The U.K. and Japan announced on Friday that they had reached agreement on a trade deal, boosting Britain’s hopes of being able to strike similar agreements with other major economies once it has cut its ties with the European Union’s single market.
• Britain’s first bilateral trade deal after Brexit mirrors the trade agreement reached a few months ago by the EU with Japan. According to U.K. officials, it will increase trade between the two countries by £15 billion a year, over an unspecified period of time.
• That would amount to a nearly 50% increase in trade, from a current £29 billion, or $37 billion (as of 2018). But according to trade experts, the increase would have been larger if the U.K. had chosen to stay in the single market and benefited from the EU-Japan deal.

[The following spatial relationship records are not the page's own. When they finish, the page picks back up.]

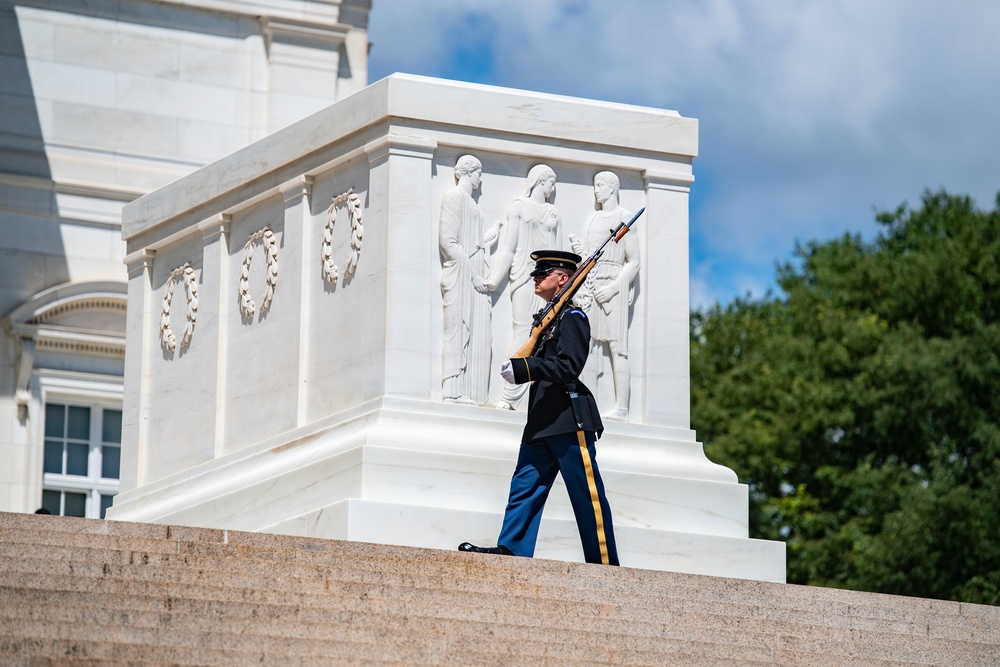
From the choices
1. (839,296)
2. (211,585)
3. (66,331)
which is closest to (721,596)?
(211,585)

• Japan is a minor trade partner for the U.K., coming in 11th place behind Switzerland. The volume of trade between the European Union and the U.K. is nearly 20 times larger than that between the U.K. and Japan.
• Friday’s agreement marks a small improvement over the EU-U.K. deal with slightly more favorable conditions for the exchange of data and financial services. It allows the U.K. not to lose the Japanese market and to keep benefiting from the progress made by the EU on the matter.
• U.K. tariffs will decrease on automobile and railway parts, which will allow Japanese car makers to keep building cars in the U.K.
• British cheese and tea will benefit from lower tariffs in Japan if the U.K. claims quotas left unused by the European Union in any given year.
The outlook: The deal is a morale boost for the U.K. government and its trade negotiators more than a defining moment for the country’s economy. Meanwhile the big whale of trade deals — to be concluded with the U.S. — risks being bogged down in the controversy stemming from the U.K.’s decision to row back on last year’s signed agreement with the EU on Northern Ireland.